A buddy O mine came back to the Bull City(Durham NC) with some bloodworms from baltimore that were as fat as UHHHHHH a FIRST grade pencil .The worms were not in their normal grass.These boogers were in a liquid solution .This liquid seems to make them live longer too. My buddy said that the lady at the bait shop was pretty tight lipped about the solution and would only smile when asked what it was! 
Anybody know what's up? Please let me know.

*FISH(Finally In Saltwater Heaven)*


----------



## catman (May 28, 2001)

*Saline Solution*

Bull City...Those bloods may have been shipped from Tochterman's in Baltimore. They get their shipment from Maine every Friday or Saturday (not sure what day) and remove them from the grass and prep them in a saline solution. I always buy my bloods there as they are hand picked and packaged. They are packed in paper towels that have been dipped in the saline and then put into a small cardboard box.. You'll never find any grass in their worms. When you buy a dz. they open the package and show you each worm. That's how much care they take. Their worms are big but as big a 1st. grader pencil is a giant. Sure you weren't looking a sandwormswhich they also prepare. These are usually sold in the solution. Hope this helps.

Catman.


----------



## oldsalt (May 6, 2003)

Cat your right best bloods in town, don't tell everyone about them they might start raising there prices. ladys name is Dee Tony's wife. Great little talker.


----------



## catman (May 28, 2001)

Old Salt...Yep, Dee IS the lady. I'm stopping by there tomorrow morning to pick up a Penn rod I had repaired. They are a class act in every way. I can't tell you how many times that people have asked where did I get bloods like that. They've been my tackle shop for at least 25 yrs.

Catman.


----------



## TRIGGERFISH (May 21, 2001)

There's a bait shop on the Eastern shore that sells them that way in liquid, I asked the owner about it and he told me that it was salt water,then his next question was what was the PH level of the water they live in,so your liquid is salt water and they do stay alive longer.


----------



## chesapeakecarper (Aug 22, 2003)

There was a small ad/article in this weeks Fisherman for Taylored Tackle in Del. that this new packaging for bloodworms keeps them alive for 2-3 weeks. Didn't go into details re the liquid but hyped it pretty well. been a long while since I bought bloods...is the price any different?


----------



## catman (May 28, 2001)

*Blood Worm Co$t*

I was paying $6.75 a dz. for quality bloods this summer. Not a bad price when you get 12 quality worms.

Catman.


----------



## Axon (Sep 8, 2002)

anyone have any idea what the mark up is on bloods. I might me worth ordering straight from Maine if you could get a bunch of people together.


----------



## catman (May 28, 2001)

My bait shop has to order a minimum of 10,000 worms. That should be just about enough for Anthony and Jason for one a their marathons. 

Catman.


----------



## bitterchild (Aug 12, 2003)

*where is Tochterman's*

I'm coming from 695/95


----------



## oldsalt (May 6, 2003)

Tochterman's address is 1925 Eastern Av. in fellspoint would be about 4 or 5 blocks east of Broadway.


----------



## bull city (Apr 15, 2003)

*thanks fellas*

been busy doin the 9 to 5 shuffle! preciate the insight.

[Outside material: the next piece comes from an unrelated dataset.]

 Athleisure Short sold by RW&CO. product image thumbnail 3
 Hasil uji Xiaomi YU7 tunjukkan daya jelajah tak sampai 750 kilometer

*FISH (Finally In Saltwater Heaven)*


----------



## Orest (Jul 28, 2003)

*Bloods in liquid*

Island Bait Shop across the bridge sells their bloods in liquid.

Have some left over from Oct. 19 in the frig. and they doing just fine.

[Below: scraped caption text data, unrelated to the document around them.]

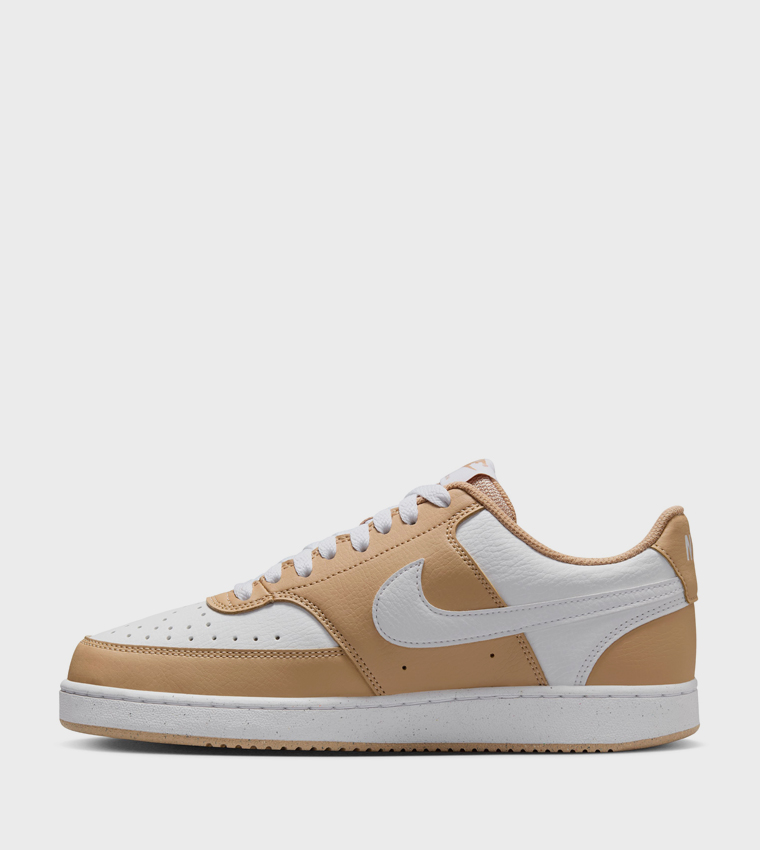 VISION Court Low Top Sneakers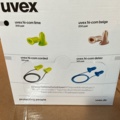 1061196-7 Earplugs Uvex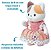 Coleção Casinha Feliz Saquinho Surpresa Boneco Adulto com Acessórios ZP01412 - Zoop Toys - Imagem 4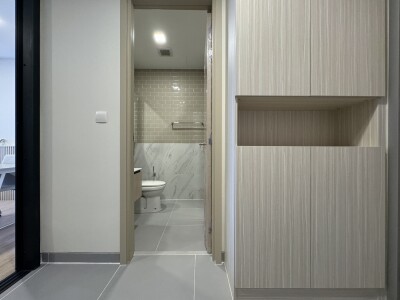 เอ็กซ์ที พญาไท / 📐 ขนาด 42 ตร.ม. | ชั้น 12A-14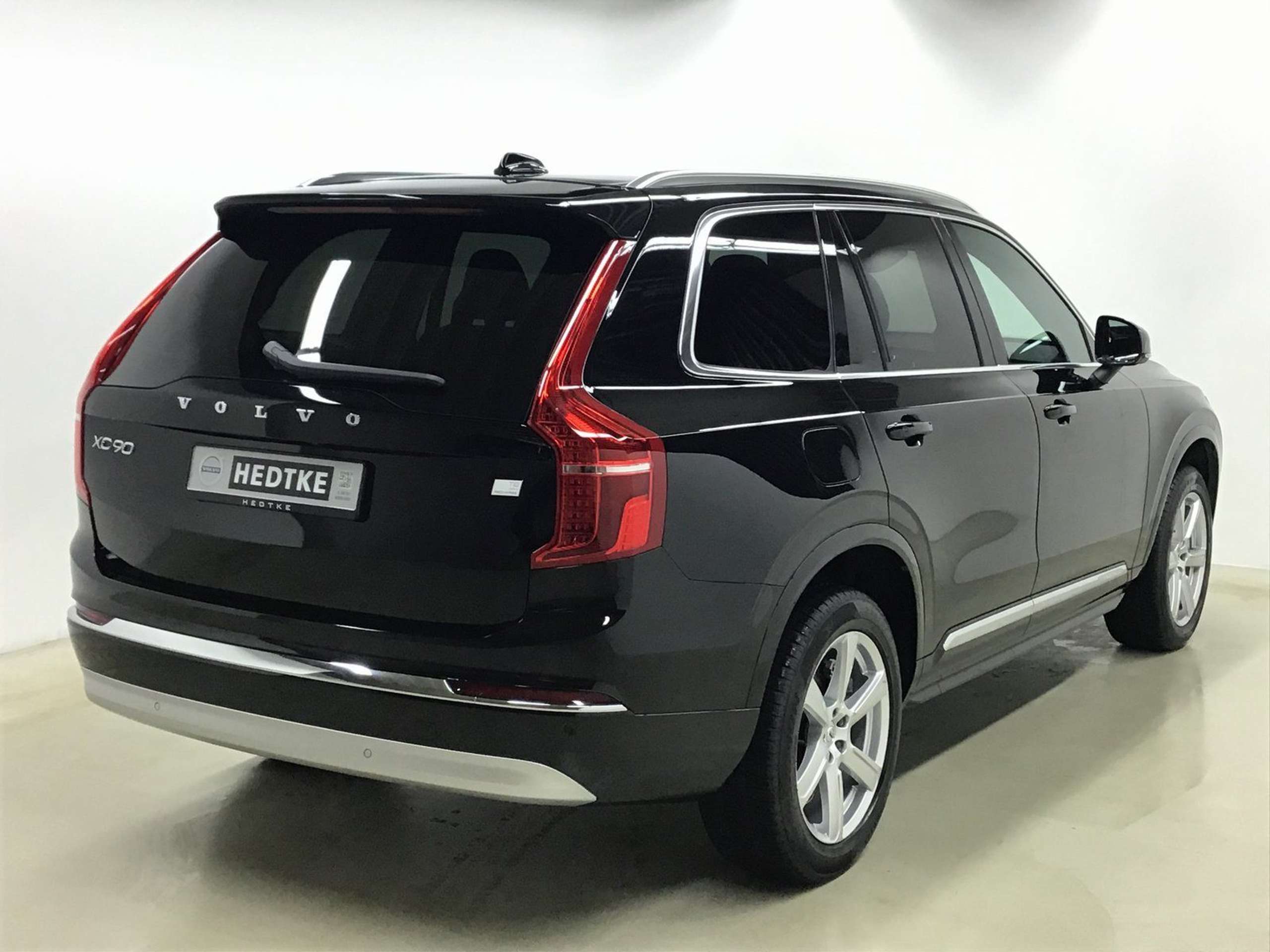 Volvo - XC90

The ones in grass died after a few days in the frig.


----------



## Wrong Way (May 29, 2003)

Orest is right. I have the same ones from Island and it's been 1.5 weeks and they're still alive. The ones in the grass die in less than a week. Not sure how some bait shops keep those they have in grass alive if they don't sell out??


----------



## Orest (Jul 28, 2003)

Check them this morning still kicken.


----------